## Exercise directions
From the line with "genus: Macaca" through the final line, please write out the listing exactly, including both of those lines.

## Data under study
Start of Block
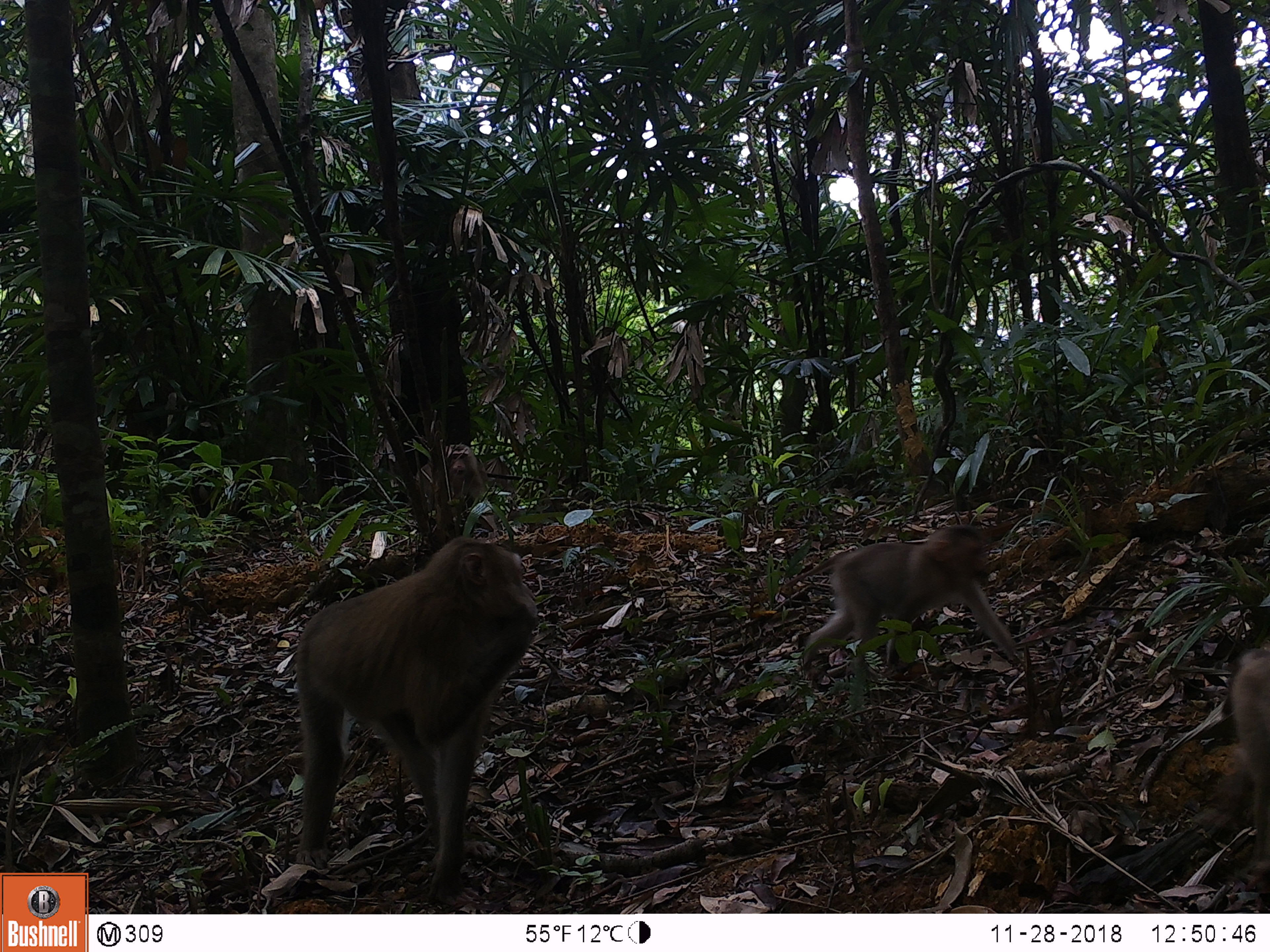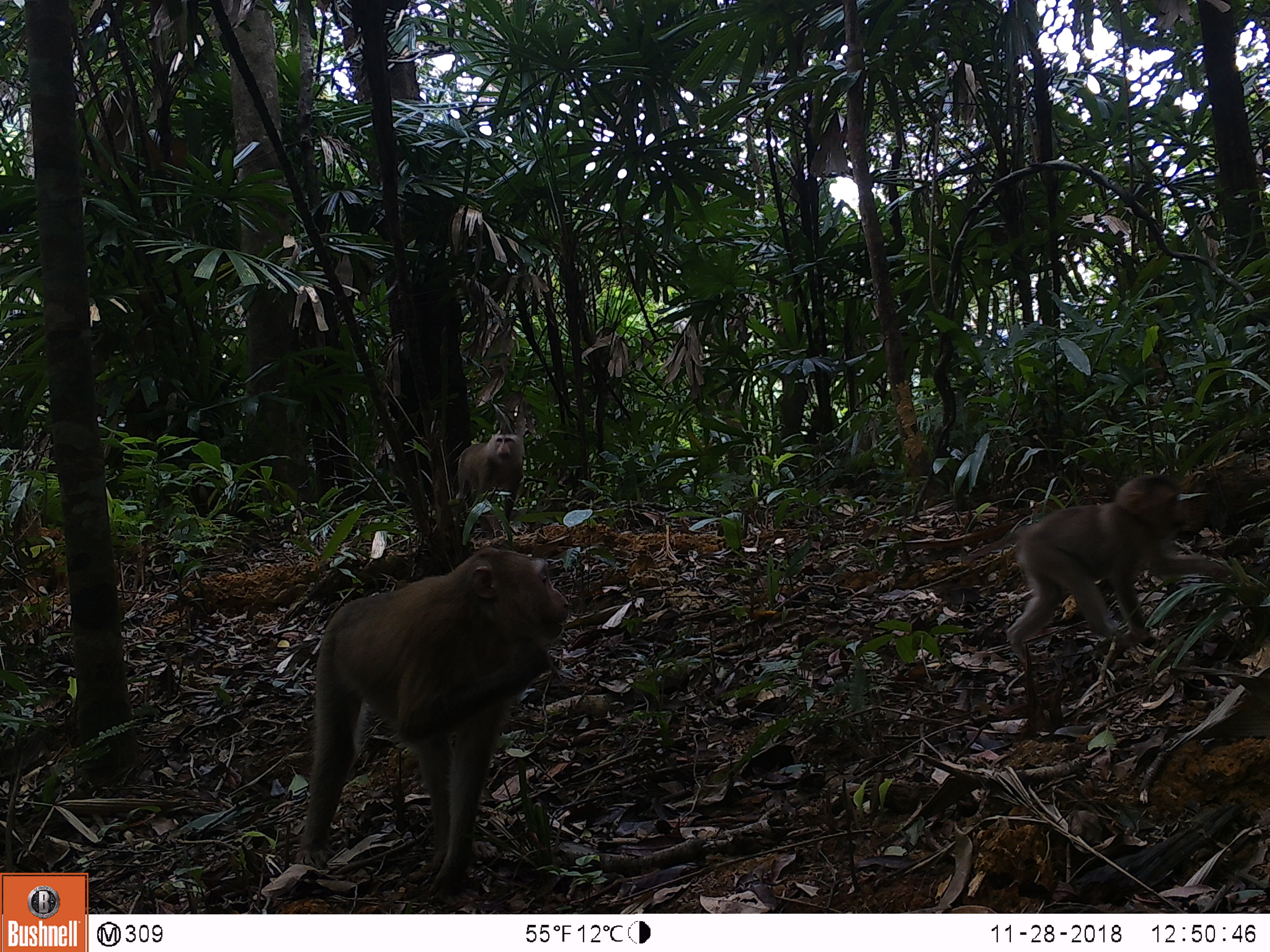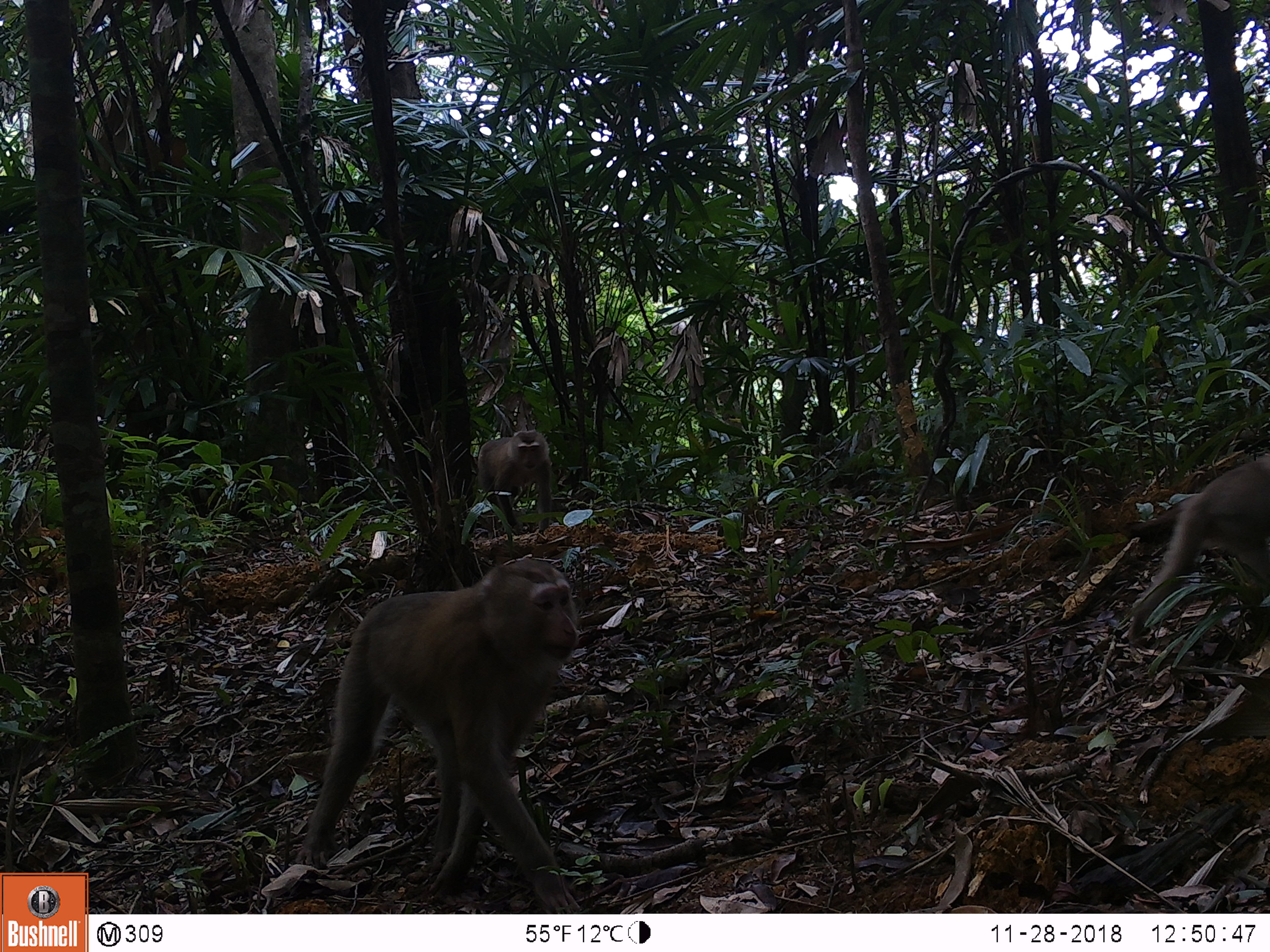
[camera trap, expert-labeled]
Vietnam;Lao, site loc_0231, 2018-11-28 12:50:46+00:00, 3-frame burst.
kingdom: Animalia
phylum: Chordata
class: Mammalia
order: Primates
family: Cercopithecidae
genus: Macaca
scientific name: Macaca nemestrina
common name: pig-tailed macaque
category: pig tailed macaque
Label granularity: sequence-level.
End of Block
## Written answer
genus: Macaca
scientific name: Macaca nemestrina
common name: pig-tailed macaque
category: pig tailed macaque
Label granularity: sequence-level.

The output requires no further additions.